After the uprisings sparked by George Floyd’s murder at the hands of police last May, S.D.A. called on its followers to act in solidarity with Black protesters.
Its recent open letter against xenophobia and racial violence calls for the decriminalization of sex work and for alternatives to over-policing. It also asks signatories to understand the way Asian-Americans have enabled or participated (sometimes unwittingly) in white supremacy, and work to dismantle it. So far, more than 1,000 artists, curators and art workers have made the pledge.
One of the key strategies for today’s artist-activists is creating visibility: calling attention to the often unseen and unnoted presence of Asian-American communities in cities and in the culture — to their labor and contributions, and to the violence aimed at them.
Countering invisibility is at the heart of a short film by Astria Suparak titled “Virtually Asian.” It splices together scenes from science fiction movies in which urban landscapes are filled with stereotypical “Asian” signifiers, but the actual characters are almost exclusively white. She worked on it during the coronavirus lockdown.
“The piece is part of a larger project examining 40 years of sci-fi films,” Suparak said, “and how white filmmakers envision a future that is inflected by Asian culture but devoid of actual Asian people.”

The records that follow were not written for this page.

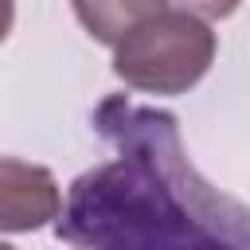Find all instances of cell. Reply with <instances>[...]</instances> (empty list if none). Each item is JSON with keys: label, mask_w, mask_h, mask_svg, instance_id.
I'll list each match as a JSON object with an SVG mask.
<instances>
[{"label": "cell", "mask_w": 250, "mask_h": 250, "mask_svg": "<svg viewBox=\"0 0 250 250\" xmlns=\"http://www.w3.org/2000/svg\"><path fill=\"white\" fill-rule=\"evenodd\" d=\"M219 35L207 20L164 8L113 47V74L145 94H188L215 62Z\"/></svg>", "instance_id": "obj_1"}, {"label": "cell", "mask_w": 250, "mask_h": 250, "mask_svg": "<svg viewBox=\"0 0 250 250\" xmlns=\"http://www.w3.org/2000/svg\"><path fill=\"white\" fill-rule=\"evenodd\" d=\"M0 250H16V246H4V242H0Z\"/></svg>", "instance_id": "obj_6"}, {"label": "cell", "mask_w": 250, "mask_h": 250, "mask_svg": "<svg viewBox=\"0 0 250 250\" xmlns=\"http://www.w3.org/2000/svg\"><path fill=\"white\" fill-rule=\"evenodd\" d=\"M238 4H242V0H168V8L191 12V16L207 20V23H211V20H227V16H234Z\"/></svg>", "instance_id": "obj_4"}, {"label": "cell", "mask_w": 250, "mask_h": 250, "mask_svg": "<svg viewBox=\"0 0 250 250\" xmlns=\"http://www.w3.org/2000/svg\"><path fill=\"white\" fill-rule=\"evenodd\" d=\"M62 191L51 168L0 156V230L4 234H27L59 219Z\"/></svg>", "instance_id": "obj_2"}, {"label": "cell", "mask_w": 250, "mask_h": 250, "mask_svg": "<svg viewBox=\"0 0 250 250\" xmlns=\"http://www.w3.org/2000/svg\"><path fill=\"white\" fill-rule=\"evenodd\" d=\"M12 23H16V0H0V43L8 39Z\"/></svg>", "instance_id": "obj_5"}, {"label": "cell", "mask_w": 250, "mask_h": 250, "mask_svg": "<svg viewBox=\"0 0 250 250\" xmlns=\"http://www.w3.org/2000/svg\"><path fill=\"white\" fill-rule=\"evenodd\" d=\"M70 4L86 35L105 47H117L133 27L168 8V0H70Z\"/></svg>", "instance_id": "obj_3"}]
</instances>
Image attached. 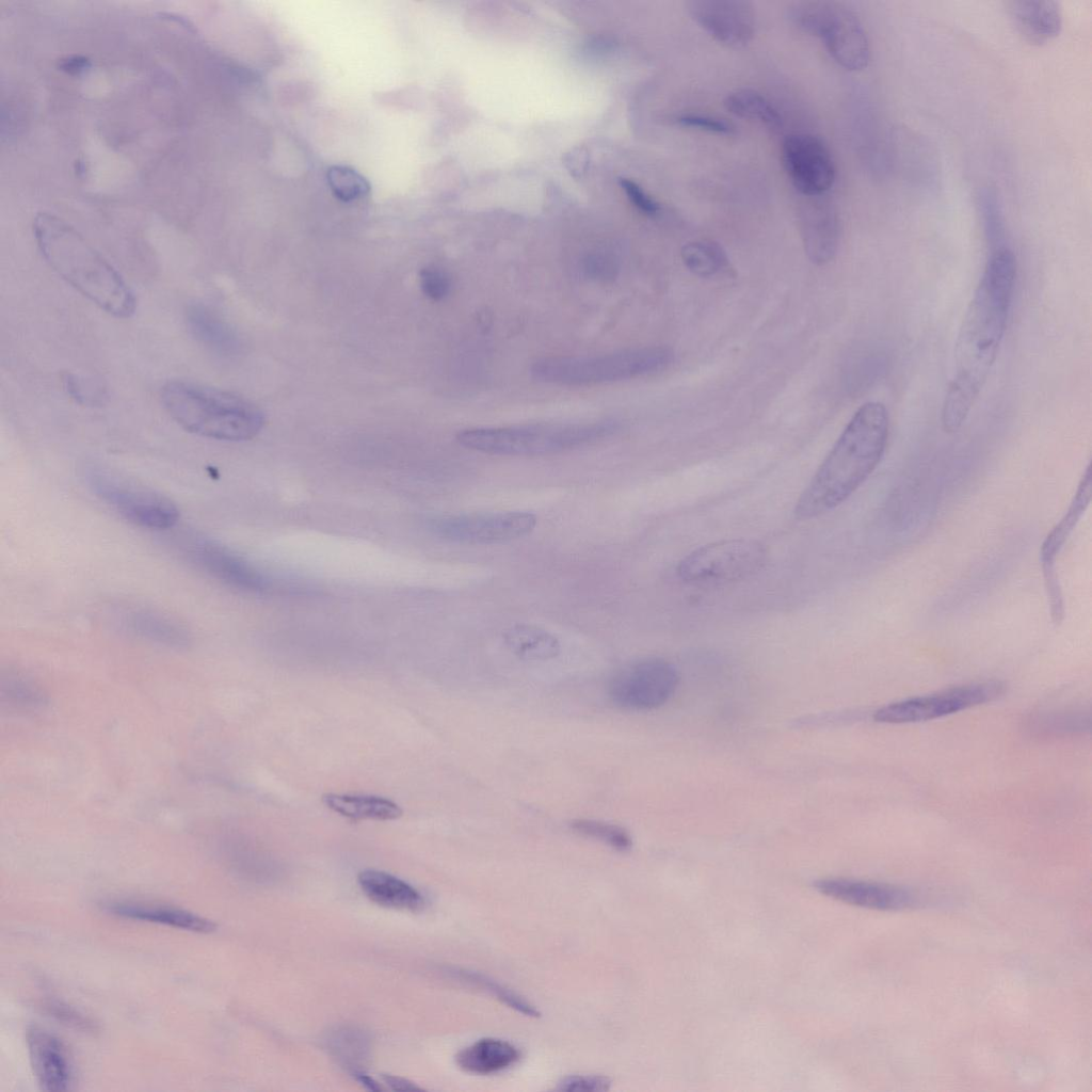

The project emerged, Suparak said, “out of an ongoing erasure and racism and violence, and how both in real life and in mainstream media our varied and unique cultures are carelessly misidentified and jumbled together.” […]
As artists begin standing up to anti-Asian hate, there remains the question of how useful the term “Asian-American” is, given the range of experiences it’s meant to describe. “Anicka Yi has said this very clearly: ‘What does it mean to be Asian-American in the 21st century?’” said Margaret Liu Clinton, a curator and member of S.D.A., who talks about the desire to develop pan-Asian conversations among the widest possible swath of art workers.
“What continues to unfold is a shared awareness of how different our experiences are across gender, class, generation, immigration, and I think that’s actually what is exciting about this work right now.”